[[ Supplied data, beginning ]]

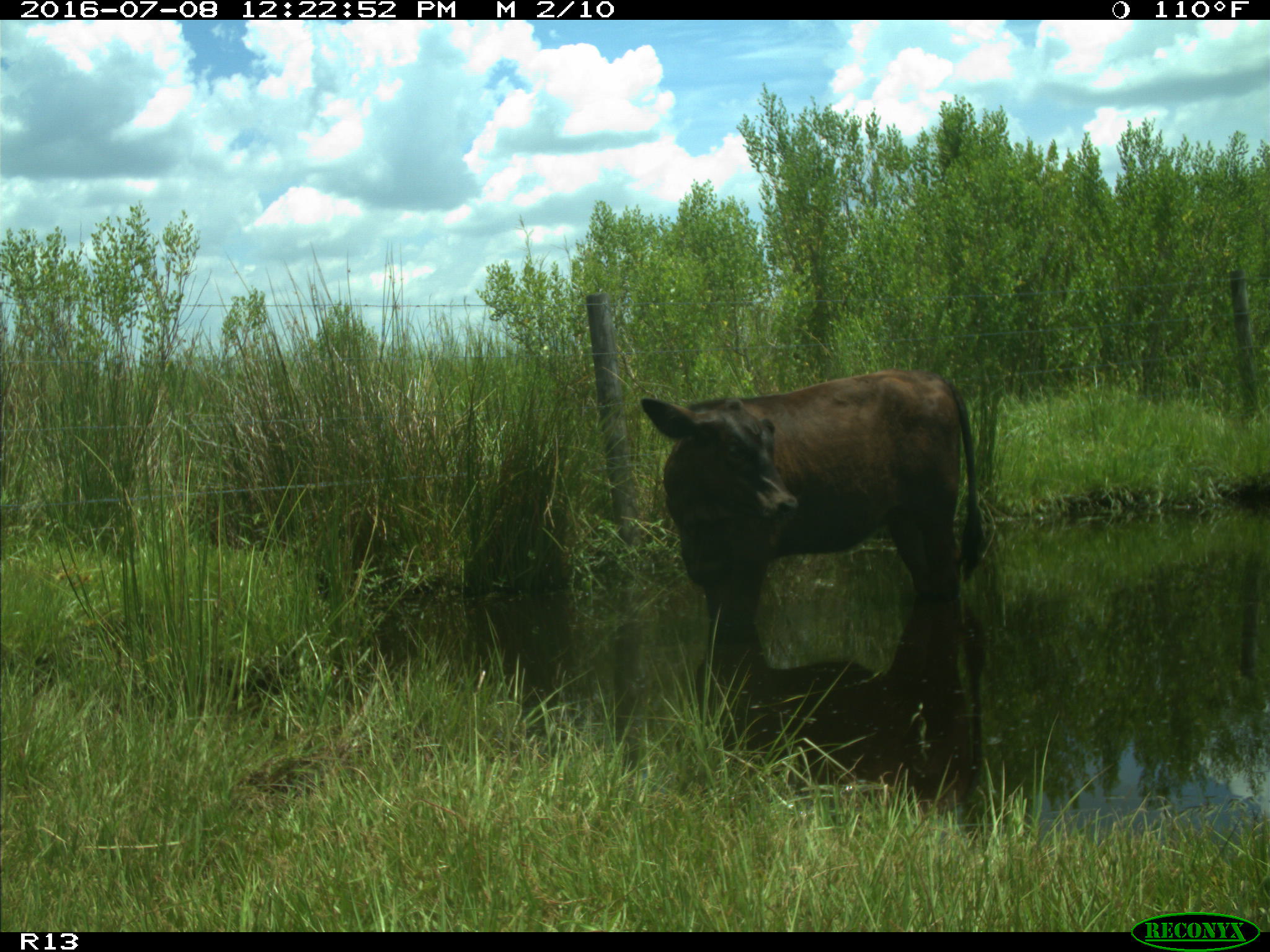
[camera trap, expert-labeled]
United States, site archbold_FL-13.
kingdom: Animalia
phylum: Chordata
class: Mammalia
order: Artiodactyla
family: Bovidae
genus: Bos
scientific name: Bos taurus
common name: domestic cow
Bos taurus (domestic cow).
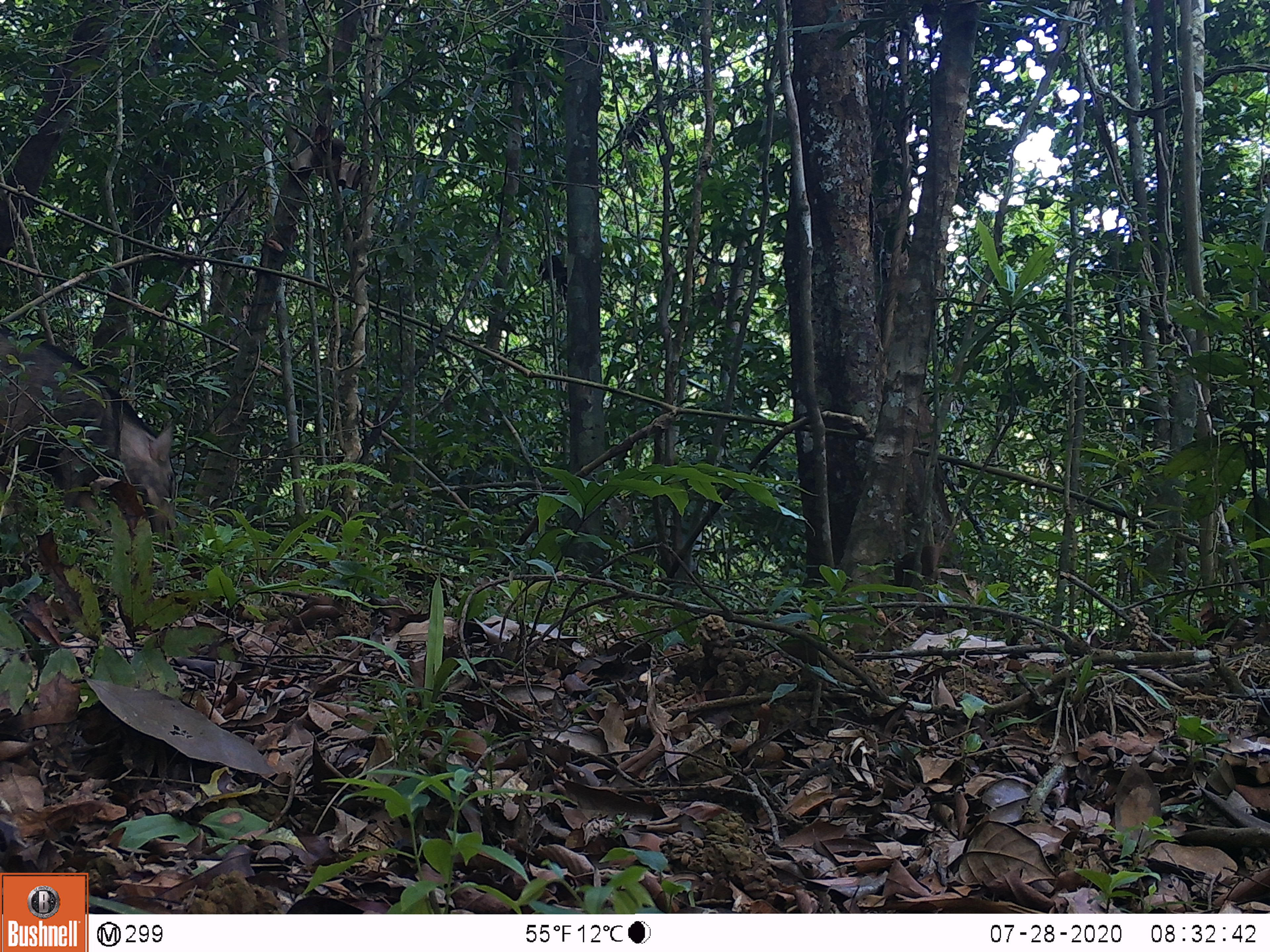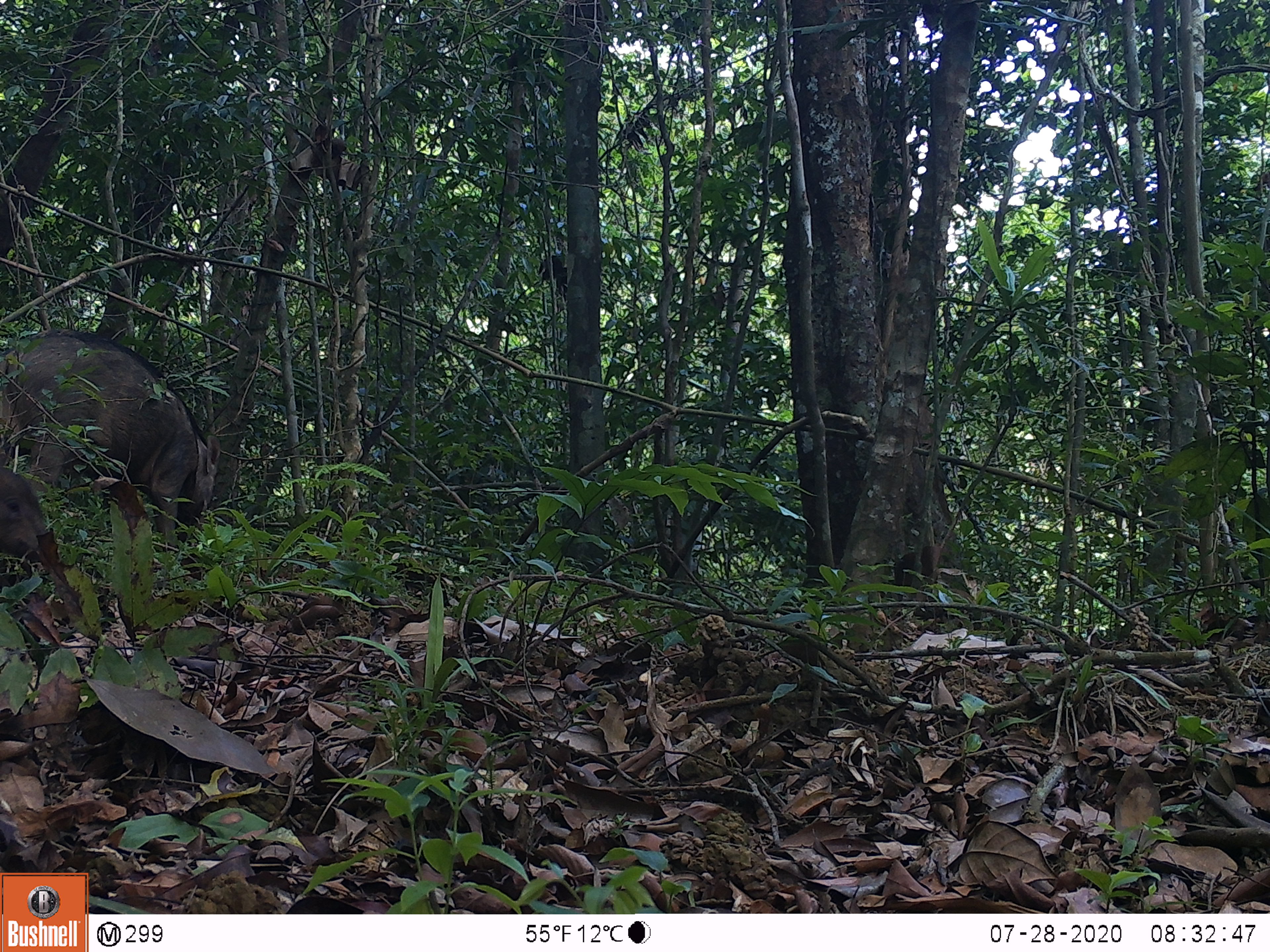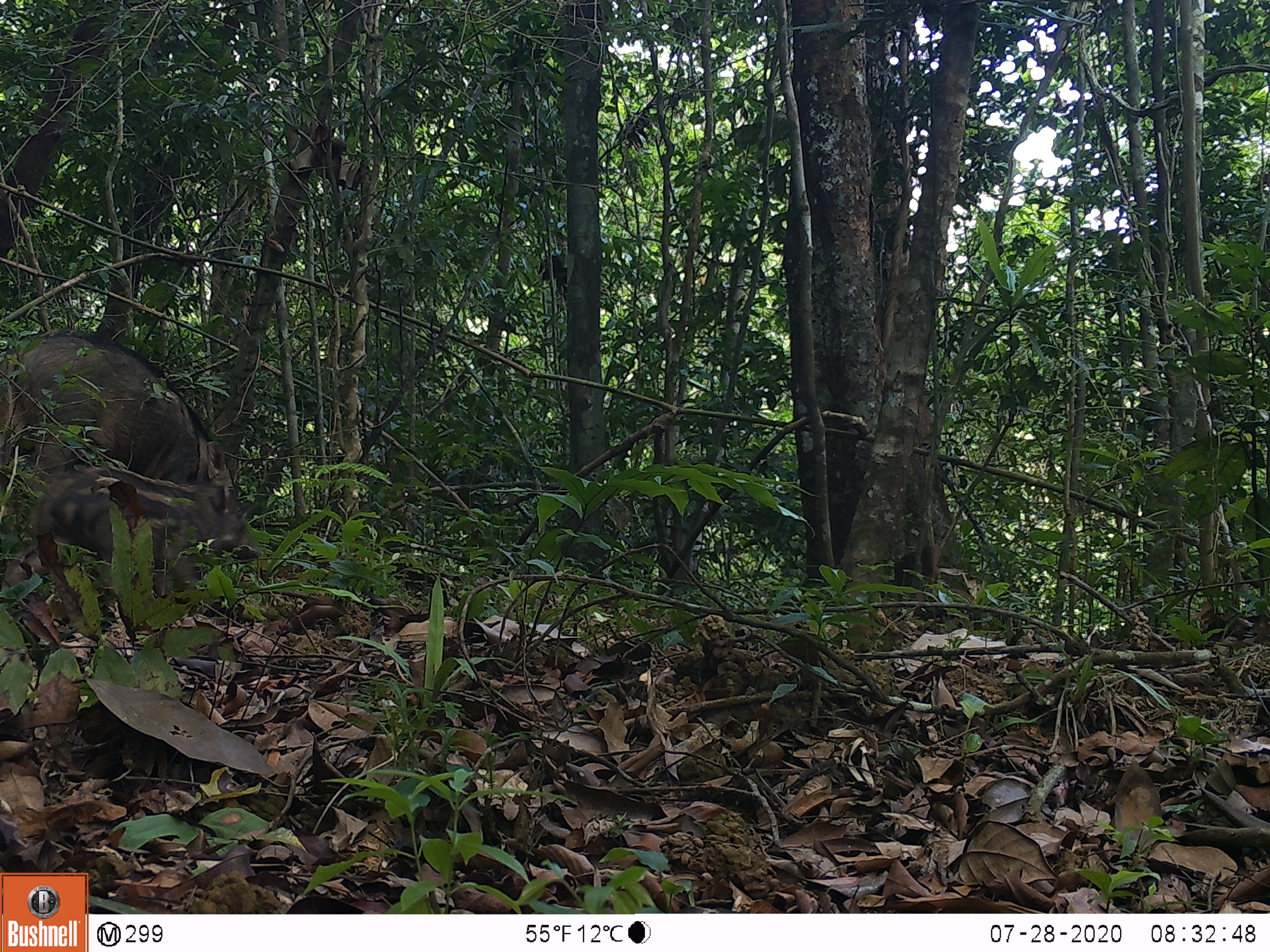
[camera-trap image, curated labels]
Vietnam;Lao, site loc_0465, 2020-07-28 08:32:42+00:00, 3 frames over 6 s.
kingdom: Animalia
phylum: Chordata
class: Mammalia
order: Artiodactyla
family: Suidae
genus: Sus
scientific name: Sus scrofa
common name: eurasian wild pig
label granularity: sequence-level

[[ Supplied data, end ]]
[[ Supplied data, beginning ]]

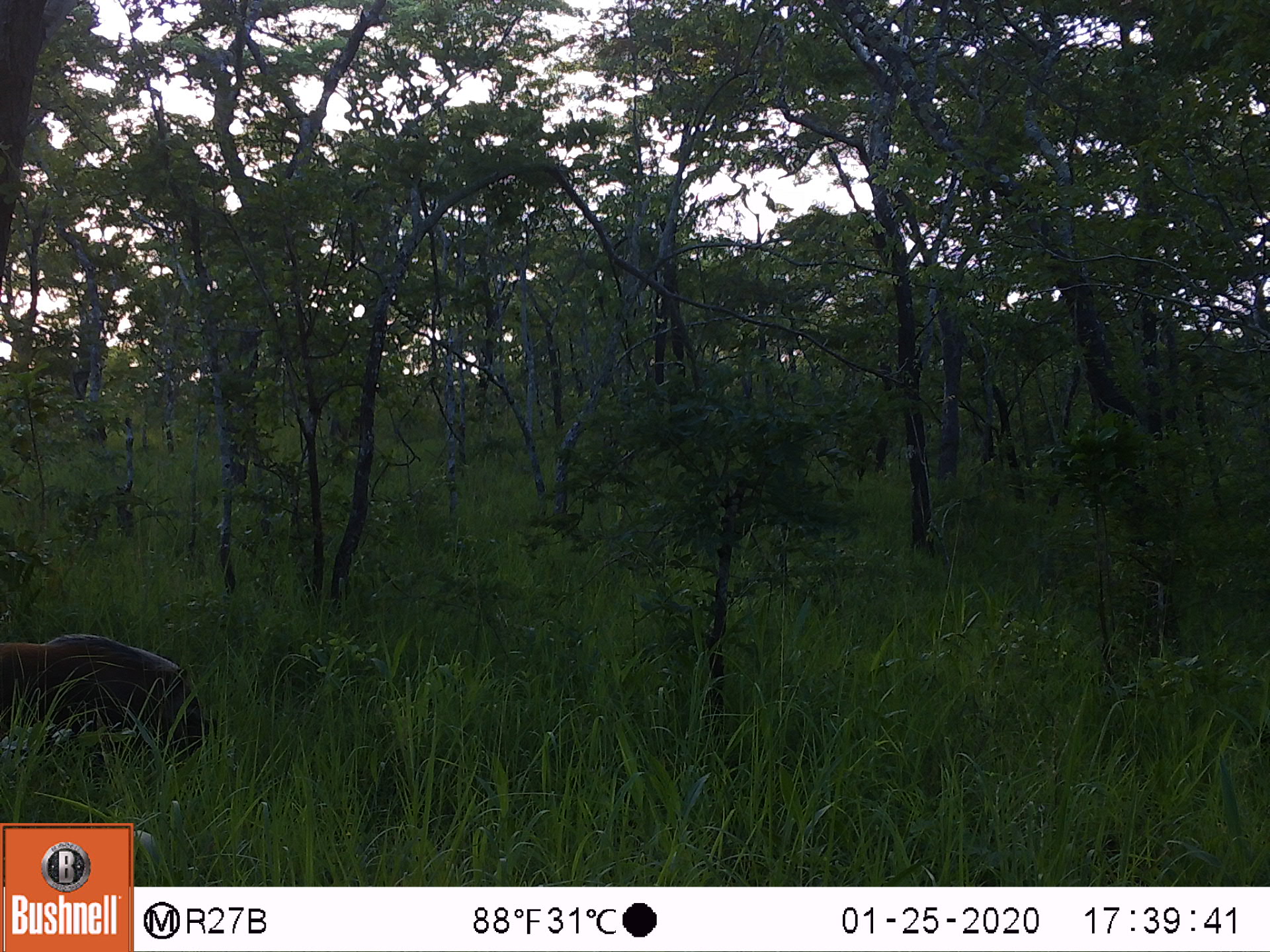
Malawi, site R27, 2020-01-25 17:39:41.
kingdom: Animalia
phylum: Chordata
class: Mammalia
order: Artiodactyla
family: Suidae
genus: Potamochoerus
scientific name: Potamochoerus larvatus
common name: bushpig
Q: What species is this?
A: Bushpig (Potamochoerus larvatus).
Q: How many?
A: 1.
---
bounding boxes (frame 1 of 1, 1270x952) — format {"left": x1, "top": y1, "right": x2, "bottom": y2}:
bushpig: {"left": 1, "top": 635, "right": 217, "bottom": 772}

[[ Supplied data, end ]]
[[ Supplied data, beginning ]]

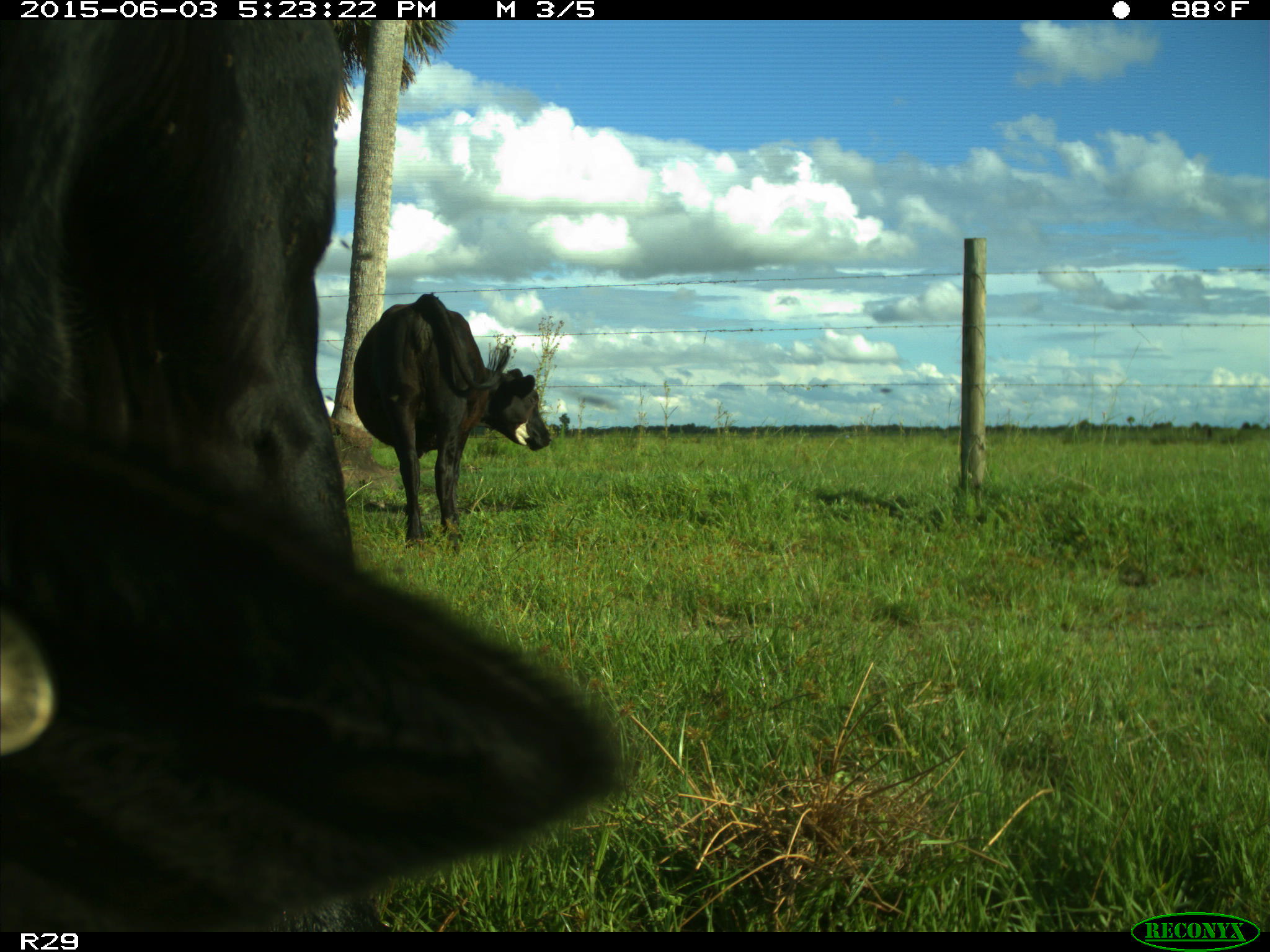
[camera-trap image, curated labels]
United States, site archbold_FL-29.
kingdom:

[[ Supplied data, end ]]

Taking the records above, print only and exactly the lines from the line with "[camera trap, expert-labeled]" to the line with "label granularity: sequence-level", both kept, and exclude pictures.

[camera trap, expert-labeled]
United States, site archbold_FL-13.
kingdom: Animalia
phylum: Chordata
class: Mammalia
order: Artiodactyla
family: Bovidae
genus: Bos
scientific name: Bos taurus
common name: domestic cow
Bos taurus (domestic cow).
[camera-trap image, curated labels]
Vietnam;Lao, site loc_0465, 2020-07-28 08:32:42+00:00, 3 frames over 6 s.
kingdom: Animalia
phylum: Chordata
class: Mammalia
order: Artiodactyla
family: Suidae
genus: Sus
scientific name: Sus scrofa
common name: eurasian wild pig
label granularity: sequence-level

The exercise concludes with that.